In the “Toward a Sustainable Human Future” seminar, students are encouraged to critically evaluate the societal impacts of actions toward sustainable practices. And the new Prezi information-sharing tool is helping them more effectively present their research and thoughts.

“What the students discover is that we can make predictions of the future; we can create scenarios based on what choices we make,” says van der Pluijm, director of the Global Change Program, Bruce R. Clark Collegiate Professor of Geology, professor of earth and environmental sciences, and professor of the environment, Program in the Environment, LSA.

van der Pluijm developed the seminar after a year spent working at the National Science Foundation. He coordinated its new sustainability initiative and guided the development of several new interdisciplinary programs. “I wanted to capitalize from all I learned from colleagues in fields other than mine, to support this young generation in making decisions that my generation is failing to make,” he says.

For her class assignment, Morgan Kernohan, LSA freshman from Ovid, Mich., studied landfills, among other waste systems. “I researched that leachate, the excess liquid created by landfills, is very toxic to aquatic organisms if it leaked into underground water sources,” she says. Kernohan found that landfill liners have to contain the toxic liquid, transferred by pipes to a recovery center. She also learned that landfills can use methane that is naturally produced to create electricity for local buildings and facilities. “I thought this was very cool,” she says.

Student research is focused on project themes of fresh water, food, floods, fossil fuels, population, alternative energy, air pollution, health, waste, and weather, as they affect the 21st century. Students wrote vignettes on three to five of their favorites, and then were each assigned one theme to study. “I really want them to search for the critical information that is out there that will help them make decisions for our future,” van der Pluijm says.

Students are asked to analyze what they find at federal, non-government organizations and company websites, many of which provide authoritative sources of key information. “You have to start with knowledge and understanding before you make decisions,” van der Pluijm says.
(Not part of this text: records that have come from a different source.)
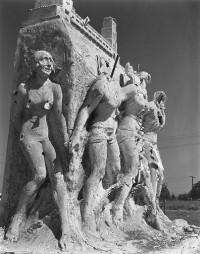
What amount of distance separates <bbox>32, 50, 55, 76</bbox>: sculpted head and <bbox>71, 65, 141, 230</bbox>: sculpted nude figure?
2.95 feet

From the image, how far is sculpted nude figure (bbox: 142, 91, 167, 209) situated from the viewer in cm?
970

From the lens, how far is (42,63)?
6.28 m

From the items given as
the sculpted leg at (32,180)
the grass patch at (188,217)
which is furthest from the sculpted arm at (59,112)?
the grass patch at (188,217)

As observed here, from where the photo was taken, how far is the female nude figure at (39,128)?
243 inches

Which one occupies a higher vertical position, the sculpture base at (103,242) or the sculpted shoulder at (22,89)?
the sculpted shoulder at (22,89)

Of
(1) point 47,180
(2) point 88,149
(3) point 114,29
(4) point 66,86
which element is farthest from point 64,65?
(3) point 114,29

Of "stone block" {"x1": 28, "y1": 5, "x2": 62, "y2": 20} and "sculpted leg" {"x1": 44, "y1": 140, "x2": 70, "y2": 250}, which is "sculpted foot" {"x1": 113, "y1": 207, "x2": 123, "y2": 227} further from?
"stone block" {"x1": 28, "y1": 5, "x2": 62, "y2": 20}

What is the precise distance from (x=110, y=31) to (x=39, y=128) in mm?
10488

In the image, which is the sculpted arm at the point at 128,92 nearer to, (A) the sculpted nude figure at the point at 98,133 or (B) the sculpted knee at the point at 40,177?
(A) the sculpted nude figure at the point at 98,133

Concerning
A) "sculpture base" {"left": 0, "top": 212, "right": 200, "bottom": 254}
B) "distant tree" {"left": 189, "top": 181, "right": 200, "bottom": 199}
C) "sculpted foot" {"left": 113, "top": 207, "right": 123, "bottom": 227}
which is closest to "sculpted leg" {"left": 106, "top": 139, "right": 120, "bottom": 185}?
"sculpted foot" {"left": 113, "top": 207, "right": 123, "bottom": 227}

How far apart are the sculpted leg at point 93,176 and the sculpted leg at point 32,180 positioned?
0.80 metres

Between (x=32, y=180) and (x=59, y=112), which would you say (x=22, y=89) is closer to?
(x=59, y=112)

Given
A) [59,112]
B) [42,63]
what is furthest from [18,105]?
[42,63]

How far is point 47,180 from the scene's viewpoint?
6418mm
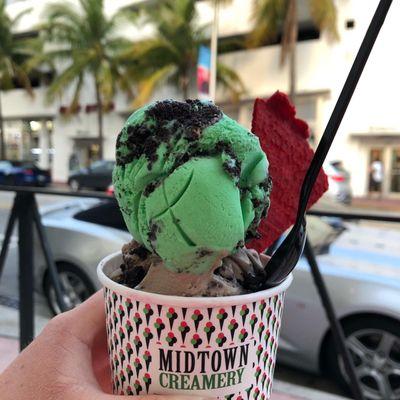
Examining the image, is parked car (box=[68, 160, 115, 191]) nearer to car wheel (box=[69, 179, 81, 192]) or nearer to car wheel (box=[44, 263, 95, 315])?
car wheel (box=[69, 179, 81, 192])

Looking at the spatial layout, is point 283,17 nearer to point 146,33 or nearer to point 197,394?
point 146,33

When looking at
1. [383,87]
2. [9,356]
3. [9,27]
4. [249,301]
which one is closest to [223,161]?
[249,301]

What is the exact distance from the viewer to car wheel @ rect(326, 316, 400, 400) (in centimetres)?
279

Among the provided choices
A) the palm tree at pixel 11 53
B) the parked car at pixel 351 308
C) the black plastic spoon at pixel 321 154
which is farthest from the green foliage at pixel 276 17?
the black plastic spoon at pixel 321 154

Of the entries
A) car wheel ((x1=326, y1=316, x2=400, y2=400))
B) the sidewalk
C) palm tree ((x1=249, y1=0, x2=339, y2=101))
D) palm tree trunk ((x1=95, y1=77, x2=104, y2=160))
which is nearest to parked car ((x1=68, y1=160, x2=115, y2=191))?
palm tree trunk ((x1=95, y1=77, x2=104, y2=160))

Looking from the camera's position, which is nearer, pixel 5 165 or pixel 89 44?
pixel 5 165

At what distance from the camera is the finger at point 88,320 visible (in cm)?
94

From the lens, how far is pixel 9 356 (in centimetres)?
254

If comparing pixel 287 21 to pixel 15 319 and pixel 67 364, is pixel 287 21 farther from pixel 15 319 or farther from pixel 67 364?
pixel 67 364

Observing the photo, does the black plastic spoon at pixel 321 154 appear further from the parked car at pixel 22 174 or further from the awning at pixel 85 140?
the awning at pixel 85 140

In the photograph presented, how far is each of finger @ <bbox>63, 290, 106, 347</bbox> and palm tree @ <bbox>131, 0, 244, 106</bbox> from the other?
16016 mm

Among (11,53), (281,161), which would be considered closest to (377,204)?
(281,161)

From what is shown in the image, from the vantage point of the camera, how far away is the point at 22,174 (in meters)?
17.6

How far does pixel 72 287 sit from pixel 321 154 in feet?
→ 11.3
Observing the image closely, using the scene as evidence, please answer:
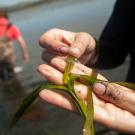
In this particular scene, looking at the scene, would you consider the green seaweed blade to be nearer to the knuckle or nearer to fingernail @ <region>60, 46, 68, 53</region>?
the knuckle

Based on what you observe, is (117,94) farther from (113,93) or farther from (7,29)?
(7,29)

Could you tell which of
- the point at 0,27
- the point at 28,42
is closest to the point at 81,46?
the point at 0,27

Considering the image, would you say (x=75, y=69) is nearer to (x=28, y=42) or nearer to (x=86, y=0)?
(x=28, y=42)

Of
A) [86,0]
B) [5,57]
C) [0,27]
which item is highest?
[0,27]

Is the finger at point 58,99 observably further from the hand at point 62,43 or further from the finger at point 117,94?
the hand at point 62,43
And rather than write a report or give a PowerPoint presentation, students are asked to create interactive Prezi presentations. Instead of presenting a traditional slideshow guided by forward and back arrows — as the traditional presentation offers — Prezi users can interact with the information by clicking on portions within each presentation that will lead them to more detail or allow multiple narratives.

“Prezis make the classroom presentation more lively, but, also, the posted version allows a user to be more personally engaged with the material,” van der Pluijm says.

Julia Bilotta, an LSA freshman from Mamaroneck, N.Y., says the seminar shows how societal actions to extract natural resources, including drilling, have changed the environment, and what is predicted for the world in the future. “But what is so hard in changing our behavior is that there are no definitive answers to any situation. Scientists can predict what may happen, but they are never completely certain; due to this, people make less of an effort to change because they don’t see any drastic results, and feel that it won’t affect their generation,” she says.

Marc Jacome, LSA freshman, says many sustainability issues must be resolved for the human species in the coming century. “Normally people associate sustainability with solely population growth or resource consumption, however, this class has shown that it concerns many other issues like health — obesity, disease — energy, preservation, waste and other things,” he says.